The argument of many will be that this is hysterical or even fear-mongering, but my predictions in the wake of Dobbs have come to be reality in the time since then. There are bills being introduced across red states that would potentially charge women for doing any “dangerous activity” during pregnancy that could result in spontaneous abortion. I wondered at that time if the same pro-life forced birth female physicians who celebrated the overturning of Roe could be prosecuted for their pregnancy complications or losses due to work-related stress. I stated that our reproductive choice on when and how we procreate would be controlled by the government and our employer. Our womb was no longer ours. Our uterus is a prison of the government’s making. Now the truth lies dead in an ICU bed in Georgia. A uterus only. Controlled by the state.
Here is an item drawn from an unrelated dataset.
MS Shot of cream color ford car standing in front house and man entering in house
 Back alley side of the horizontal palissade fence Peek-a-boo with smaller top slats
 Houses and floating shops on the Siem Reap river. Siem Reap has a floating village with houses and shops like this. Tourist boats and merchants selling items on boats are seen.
Her name was Adriana Smith, and the advocate she needs is us. This is our fight. This is our lane. This is our responsibility. And someone must be willing to speak up, speak out, and fight against the hospital administration and the state and federal government. As someone who has quite literally imploded my career on principle at the dawn of the pandemic, I know how hard this may seem. But a dead Black woman is being used as an incubator in a state where her ancestors were once bought, sold, and bred. We owe her this much.
Nicole M. King is an anesthesiologist and intensivist.